I hate that word, bottleneck. In a pc, a bottleneck is something that slows down the flow of data, in this case, fps.
The cpu is the source of fps. With it, you get all that you can get, whatever that number of fps might be. The number will be decided by the game code and available other resources such as hdd or ssd use, fast or slow ram, not enough ram etc. Being the source, it's not going to slow anything else after it, it'll put out as many fps as it can, and thats all.
The gpu is all about eye-candy. As detail complexity and resolution goes up, fps goes down. If you have a gpu that's more capable of higher fps, the point at which fps drops off is higher, so instead of max fps at just low settings, you could hit high settings and see no significant fps loss. With a less capable gpu, you might see medium settings and lose a bunch of fps.
So No, the 3570 isn't going to 'bottleneck' the Rx580, what you'll get is a lower amount of fps from an older cpu with (now) low IPC and only 4 cores/4 threads, which is going to further take a hit from modern games wanting to use 6+ threads. It means in many games, if not most, you'll most definitely need to actually chose a custom setting, not the default 'High/Ultra', and only use Graphical settings that high, but Cpu settings drop to low/med in order to get maximum fps from the cpu.

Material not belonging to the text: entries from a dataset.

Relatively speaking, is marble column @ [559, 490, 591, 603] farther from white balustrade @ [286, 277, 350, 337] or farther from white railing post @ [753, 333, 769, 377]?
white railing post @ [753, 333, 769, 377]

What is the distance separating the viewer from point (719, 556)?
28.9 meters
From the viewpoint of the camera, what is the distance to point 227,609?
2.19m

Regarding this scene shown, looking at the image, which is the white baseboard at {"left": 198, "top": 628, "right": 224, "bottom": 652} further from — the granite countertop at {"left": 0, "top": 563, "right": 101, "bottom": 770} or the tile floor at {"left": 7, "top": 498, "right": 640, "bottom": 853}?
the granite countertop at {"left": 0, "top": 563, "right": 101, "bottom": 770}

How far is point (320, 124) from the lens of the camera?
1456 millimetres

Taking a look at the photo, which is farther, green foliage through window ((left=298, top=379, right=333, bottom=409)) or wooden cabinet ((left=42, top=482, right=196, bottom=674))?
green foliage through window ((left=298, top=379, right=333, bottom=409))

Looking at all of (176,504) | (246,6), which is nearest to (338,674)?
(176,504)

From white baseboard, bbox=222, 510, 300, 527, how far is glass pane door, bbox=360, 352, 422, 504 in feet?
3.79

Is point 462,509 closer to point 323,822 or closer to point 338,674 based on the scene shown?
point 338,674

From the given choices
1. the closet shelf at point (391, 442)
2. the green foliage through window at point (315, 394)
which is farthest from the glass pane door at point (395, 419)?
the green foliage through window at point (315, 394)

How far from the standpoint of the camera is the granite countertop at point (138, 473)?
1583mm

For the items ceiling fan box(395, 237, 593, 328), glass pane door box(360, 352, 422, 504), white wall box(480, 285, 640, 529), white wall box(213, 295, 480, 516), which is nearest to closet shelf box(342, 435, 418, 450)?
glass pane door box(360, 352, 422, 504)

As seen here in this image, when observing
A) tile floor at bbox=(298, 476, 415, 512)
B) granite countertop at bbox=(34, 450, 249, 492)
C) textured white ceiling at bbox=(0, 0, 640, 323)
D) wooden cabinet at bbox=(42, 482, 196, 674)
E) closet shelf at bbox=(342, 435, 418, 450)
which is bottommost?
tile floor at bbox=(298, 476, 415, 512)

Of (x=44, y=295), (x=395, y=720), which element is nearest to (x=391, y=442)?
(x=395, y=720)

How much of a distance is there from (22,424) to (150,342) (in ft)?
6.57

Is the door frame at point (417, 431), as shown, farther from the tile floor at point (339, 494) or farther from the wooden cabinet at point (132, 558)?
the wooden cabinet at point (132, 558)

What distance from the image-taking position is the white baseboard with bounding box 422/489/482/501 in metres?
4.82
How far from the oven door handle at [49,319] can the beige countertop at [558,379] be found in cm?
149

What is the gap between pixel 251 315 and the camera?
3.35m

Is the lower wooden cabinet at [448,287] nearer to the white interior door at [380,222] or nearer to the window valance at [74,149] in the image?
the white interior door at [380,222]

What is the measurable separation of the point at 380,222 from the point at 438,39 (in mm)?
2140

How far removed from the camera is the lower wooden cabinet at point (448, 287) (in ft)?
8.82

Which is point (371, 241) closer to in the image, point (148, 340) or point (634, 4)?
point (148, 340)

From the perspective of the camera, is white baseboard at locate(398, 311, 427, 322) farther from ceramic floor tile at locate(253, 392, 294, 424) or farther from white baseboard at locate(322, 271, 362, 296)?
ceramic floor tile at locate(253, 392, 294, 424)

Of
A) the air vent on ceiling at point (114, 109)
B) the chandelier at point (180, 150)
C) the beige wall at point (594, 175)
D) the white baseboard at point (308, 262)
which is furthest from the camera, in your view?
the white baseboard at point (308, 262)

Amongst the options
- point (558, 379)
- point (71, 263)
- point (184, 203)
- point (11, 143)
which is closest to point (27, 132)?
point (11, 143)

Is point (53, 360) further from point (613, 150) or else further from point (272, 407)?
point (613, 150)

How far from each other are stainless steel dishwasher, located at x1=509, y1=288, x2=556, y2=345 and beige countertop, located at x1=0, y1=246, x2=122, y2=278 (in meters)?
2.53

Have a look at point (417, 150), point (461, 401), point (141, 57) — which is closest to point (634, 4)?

In many mmorpg type games, there's the floating damage numbers, often green for damage done, red for damage received. Those are highly cpu bound and can kill fps. Stuff like that, lighting after affects, shadows, bloom etc will kill fps. Coming from the cpu, not from the gpu.
So tailoring your settings per game will be very important, if you want to maintain higher fps, while still having a good game experience and a great picture.